There are a total of 56 Neo-Renaissance limestones and brownstones on East 25th St between Clarendon Rd and Avenue D in East Flatbush. The uniform row houses display century-old facades and creative front gardens, thanks to the buildings’ original developer, Henry Meyer Building Company in 1909. 

The block also has won first place in Brooklyn Botanic Garden’s “Greenest Block” contest more than any other block– in 2004, 2006, 2011 and 2016. In 2014, the block won the 1st place prize for the first-ever Best Children’s Garden Project. And in 2018, the block won the inaugural Garden Mentor Award.

“Although our contest judges do not consider architecture in their judging criteria, 300 East 25th Street’s unique character and cohesive sense of place are simply undeniable,” said Scot Medbury, the former president of Brooklyn Botanic Gardens.

Development happening already at Clarendon Rd and East 22nd St

But rapid development in East Flatbush already has begun to change the landscape. Century-old Victorian homes have been replaced with boxy buildings, and townhomes have been retrofitted with unsightly upper extensions. 

And now, after a permit was placed to build in height on the adjacent block– which shares in the same Meyer Neo-Renaissance architecture– residents of East 25th St. and community leaders are moving quickly to get designation of their block by the Landmark Preservation Commission as an Historic District.

“The residents of East 25th St, past and present, have nurtured their century-old homes framed by prize-winning gardens with tremendous care,” said Julia Charles, Landmark Committee Chair for the East 25th St Historic District Initiative. “It is only befitting that our city honors its history by designating our block as a historic district.”

Julia Charles at the CB 17 meeting on February 18, 2020, presenting on behalf of the East 25h St. Historic District Initiative.

City Councilmember Farah Louis, who represents the 45th District that includes East Flatbush, agrees: “It’s imperative that we take the precautionary steps to ensure that these homes are kept out of reach from potential developers and will continue to stand for future generations,” she said. 

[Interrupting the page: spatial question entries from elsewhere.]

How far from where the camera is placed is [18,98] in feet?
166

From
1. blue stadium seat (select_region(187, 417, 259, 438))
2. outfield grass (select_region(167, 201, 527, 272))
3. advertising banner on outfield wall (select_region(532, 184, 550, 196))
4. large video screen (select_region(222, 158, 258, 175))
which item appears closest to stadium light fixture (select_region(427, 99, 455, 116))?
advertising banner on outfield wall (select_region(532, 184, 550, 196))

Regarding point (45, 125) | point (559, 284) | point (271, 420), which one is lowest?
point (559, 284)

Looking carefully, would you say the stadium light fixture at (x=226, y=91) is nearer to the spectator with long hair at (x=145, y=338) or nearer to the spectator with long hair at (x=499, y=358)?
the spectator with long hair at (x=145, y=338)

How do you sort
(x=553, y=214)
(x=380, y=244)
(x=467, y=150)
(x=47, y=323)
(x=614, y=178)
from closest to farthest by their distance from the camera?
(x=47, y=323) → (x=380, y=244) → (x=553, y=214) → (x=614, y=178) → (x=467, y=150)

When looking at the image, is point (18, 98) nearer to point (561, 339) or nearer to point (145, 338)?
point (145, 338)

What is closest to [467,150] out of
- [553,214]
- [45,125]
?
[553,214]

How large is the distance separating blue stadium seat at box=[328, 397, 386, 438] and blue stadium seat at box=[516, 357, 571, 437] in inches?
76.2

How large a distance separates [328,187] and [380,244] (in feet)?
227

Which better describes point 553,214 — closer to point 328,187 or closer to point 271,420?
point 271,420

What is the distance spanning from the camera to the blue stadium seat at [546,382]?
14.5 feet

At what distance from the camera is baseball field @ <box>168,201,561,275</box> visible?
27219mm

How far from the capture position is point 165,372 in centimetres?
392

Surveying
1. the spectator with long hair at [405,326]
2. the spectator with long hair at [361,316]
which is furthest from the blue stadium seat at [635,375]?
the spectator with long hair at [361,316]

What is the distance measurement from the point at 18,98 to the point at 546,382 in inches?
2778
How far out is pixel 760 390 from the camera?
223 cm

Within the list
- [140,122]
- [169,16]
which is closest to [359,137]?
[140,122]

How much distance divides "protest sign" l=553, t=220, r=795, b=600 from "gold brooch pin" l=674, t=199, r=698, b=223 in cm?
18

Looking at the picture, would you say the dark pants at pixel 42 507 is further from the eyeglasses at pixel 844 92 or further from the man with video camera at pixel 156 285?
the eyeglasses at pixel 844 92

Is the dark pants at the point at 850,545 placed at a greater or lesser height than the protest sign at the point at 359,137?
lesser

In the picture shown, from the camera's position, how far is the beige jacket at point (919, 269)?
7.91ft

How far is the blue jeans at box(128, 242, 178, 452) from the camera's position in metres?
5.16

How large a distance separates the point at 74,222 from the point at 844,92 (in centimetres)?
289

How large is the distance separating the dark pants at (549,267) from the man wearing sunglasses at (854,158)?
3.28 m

The East 25th St Historic District Initiative started a petition and submitted a request for evaluation in November 2019.

“This is the fastest and best way to preserve our block and keep it in tact,” said Charles.  “We’re hoping to be calendared for a hearing soon.”

The committee feels hopeful their organizing efforts will pan out, as everyone seems to be on board. That includes local city and state officials, as well as Community Board 17, which, on Wednesday, during its monthly meeting unanimously voted in favor of the East 25th St Historic District Initiative and submitted a letter of support to LPC.

“I fully support preserving the legacy of East 25th Street between Clarendon Rd and Ave D by designating it as a Historic District and I kindly ask the NYC Landmarks Preservation Commission to do the same,” said Assemblymember and Kings County Democratic Party Chair Rodneyse Bichotte.